Motivation continued

Book chapter flow chart.

Courtesy of Mario Triola, Essentials of Statistics, 6th edition

  • The flow chart at the left describes how these different tools fit together now.
  • Coin flipping is a process that we can:
    1. take samples of; and
    2. build a probabilistic model for.
  • Let us define \( x \) to be a variable that represents the number of heads that arise from two coin flips.
  • Each time we take a sample of two coin flips, \( x \) might have a different result.
    • Therefore, we call \( x \) to be a random variable that depends on the particular sample outcome.
  • In the top-horizontal box, we see the results from an experiment where a coin is flipped twice;
    • the experiment is repeated \( 110 \) times and the frequency that \( x \) takes the value,
      1. \( x=0 \) : occurs \( 27 \) times
      2. \( x=1 \) : occurs \( 56 \) times
      3. \( x=2 \) : occurs \( 17 \) times
    • is recorded in a fequency distribution.
    • Using the frequency distribution, we can compute the mean of \( x \) as \( \overline{x}=.9 \) and the standard deviation of \( x \), \( s=0.7 \).

Motivation continued

Book chapter flow chart.

Courtesy of Mario Triola, Essentials of Statistics, 6th edition

  • In the lower-horizontal box, we see how we construct an abstract, probabilistic model for \( x \).
  • In this case, we can compute exactly all the ways that:
    1. \( x=0 \) relative to all possible outcomes;
    2. \( x=1 \) relative to all possible outcomes;
    3. \( x=2 \) relative to all possible outcomes.
  • We know that
    • \( x=0 \) occurs only as \( \{T,T\} \);
    • \( x=1 \) occurs as \( \{T,H\} \) and \( \{H,T\} \); and
    • \( x=2 \) occurs only as \( \{H,H\} \).
  • Therefore, out of four possible outcomes we have that:
    1. \( P(0)=0.25 \)
    2. \( P(1)=0.5 \)
    3. \( P(2)=0.25 \)

Motivation continued

Book chapter flow chart.

Courtesy of Mario Triola, Essentials of Statistics, 6th edition

  • The box on the right then shows what we will call a probability distribution.
    • Instead of listing frequencies with values of \( x \), we will list the probabilities.
  • The probability distribution will be the theoretical, probabilistic model for how \( x \) behaves over the population.
  • Combining probabilities and sample statistics, we can estimate the true population mean \( \mu \) and true population standard deviation \( \sigma \).
  • Note: in the table it says that we “find” the parameters;
    • we can only “find” the paramters exactly in very simple examples like games of chance.
    • Generally, we will have to be satisfied with estimates of the parameters that are uncertain, but also include measures of “how uncertain”.

Random variables

Random variables are the numerical measure of the outcome of a random process.

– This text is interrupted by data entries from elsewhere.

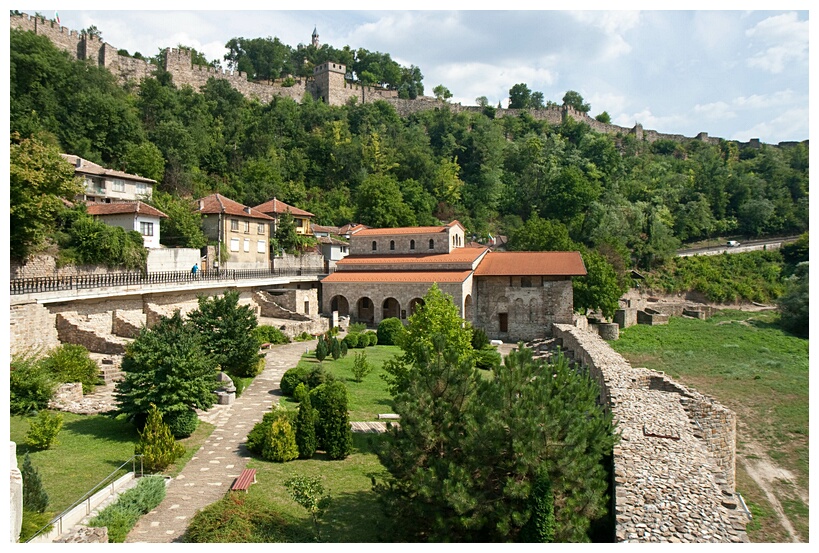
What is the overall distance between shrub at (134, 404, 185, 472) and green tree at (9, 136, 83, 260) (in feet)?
42.7

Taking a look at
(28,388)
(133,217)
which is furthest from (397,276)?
(28,388)

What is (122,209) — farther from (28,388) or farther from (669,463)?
(669,463)

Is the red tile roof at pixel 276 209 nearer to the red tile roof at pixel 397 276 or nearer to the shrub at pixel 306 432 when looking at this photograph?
the red tile roof at pixel 397 276

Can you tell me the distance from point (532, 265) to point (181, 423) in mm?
23630

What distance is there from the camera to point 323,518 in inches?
417

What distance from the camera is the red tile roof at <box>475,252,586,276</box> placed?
32.0m

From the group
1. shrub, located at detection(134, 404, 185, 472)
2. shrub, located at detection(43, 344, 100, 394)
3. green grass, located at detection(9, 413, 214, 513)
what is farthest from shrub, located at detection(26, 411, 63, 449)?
shrub, located at detection(43, 344, 100, 394)

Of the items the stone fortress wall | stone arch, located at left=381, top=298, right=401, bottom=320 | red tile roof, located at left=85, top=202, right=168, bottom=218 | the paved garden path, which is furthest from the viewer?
the stone fortress wall

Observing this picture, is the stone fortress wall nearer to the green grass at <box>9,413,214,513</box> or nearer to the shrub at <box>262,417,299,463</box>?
the green grass at <box>9,413,214,513</box>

Courtesy of Ania Panorska CC

  • The first concept that we will need to develop is the random variable.
  • Prototypically, we can consider the coin flipping example from the motivation:
    • \( x \) is the number heads in two coin flips.
  • Every time we repeat two coin flips \( x \) can take a different value due to many possible factors:
    • how much force we apply in the flip;
    • air pressure;
    • wind speed;
    • etc…
  • The result is so sensitive to these factors that are beyond our ability to control, we consider the result to be by chance.
  • Before we flip the coin twice, the value of \( x \) has yet-to-be determined.
  • After we flip the coin twice, the value of \( x \) is fixed and possibly known.
  • Formally we will define:
    • Random variable – is a variable that has a single numerical value, determined by chance, for each outcome of a procedure.

Random variables continued

Random variables are the numerical measure of the outcome of a random process.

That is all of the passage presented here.